What you just posted makes a lot of sense to me.

I might just run the other Bafang sensoeless with one of the Greentime controllers just to see how it works.

And to prove weather SUNDER is right or wrong about sensorless controllers.

However if he is right I am only out a $30 controller or $40 hub motor worse case

But is he is wrong I hope he takes it well.

I pissed off 99T and he quit posting and doubt we will hear from Backlight again. But I did learn from him. If someone in the future comes to me with a motor with a 9 pin connecter and cant make it work that person could very well be like I was and not want to cut the plug off and want to make it work with a controller. That is when I can go back to this post and find that flow chart. I just chose the easy way out and cut the plug off. I am not saying I was right. I am saying it was my way.

I want to say I consider SUNDER a friend. He sent me a $280 hub motor. I don't care who is wrong or right as much as I care about having a friend. Even if it is a long distance friend I probably will never meet.

I just have a scientific mind. When I was 5 years old back then Pluto was considered a planet and I had 9 planets on a chalk board and knew the speed of light and by the time I turned 10 read about every how and why book published. They were really popular scientific books for kids back in the 70s and early 80s.

I have a scientific mind which naturally prevents me from being religious. The term Blind Faith basically is the total opposite way that I think. It is just how I am wired. It is why I am so stubborn and pig headed. I simply can not just accept things. I have to dissect everything down to the atoms and quarks if possible.

DATASET EXTRACT:
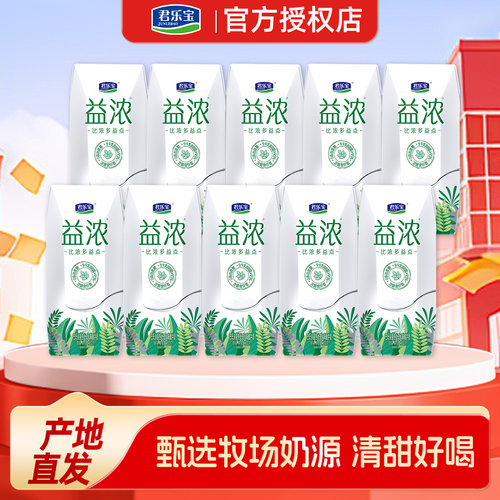 5月君乐宝益浓酸奶散装炒酸奶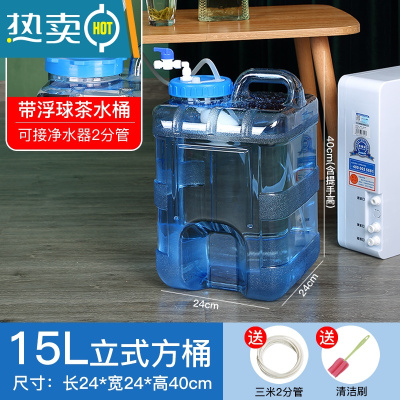 敬平带浮球净水器自动进水带龙头 泡茶茶桶 自动停水储功夫茶户外水桶 15升立式方桶带浮球+3米2分管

YOUR INSTRUCTIONS: Please reproduce the forum post above about sensorless controllers and hub motors in full, word for word.

EXERCISE SOLUTION:
What you just posted makes a lot of sense to me.

I might just run the other Bafang sensoeless with one of the Greentime controllers just to see how it works.

And to prove weather SUNDER is right or wrong about sensorless controllers.

However if he is right I am only out a $30 controller or $40 hub motor worse case

But is he is wrong I hope he takes it well.

I pissed off 99T and he quit posting and doubt we will hear from Backlight again. But I did learn from him. If someone in the future comes to me with a motor with a 9 pin connecter and cant make it work that person could very well be like I was and not want to cut the plug off and want to make it work with a controller. That is when I can go back to this post and find that flow chart. I just chose the easy way out and cut the plug off. I am not saying I was right. I am saying it was my way.

I want to say I consider SUNDER a friend. He sent me a $280 hub motor. I don't care who is wrong or right as much as I care about having a friend. Even if it is a long distance friend I probably will never meet.

I just have a scientific mind. When I was 5 years old back then Pluto was considered a planet and I had 9 planets on a chalk board and knew the speed of light and by the time I turned 10 read about every how and why book published. They were really popular scientific books for kids back in the 70s and early 80s.

I have a scientific mind which naturally prevents me from being religious. The term Blind Faith basically is the total opposite way that I think. It is just how I am wired. It is why I am so stubborn and pig headed. I simply can not just accept things. I have to dissect everything down to the atoms and quarks if possible.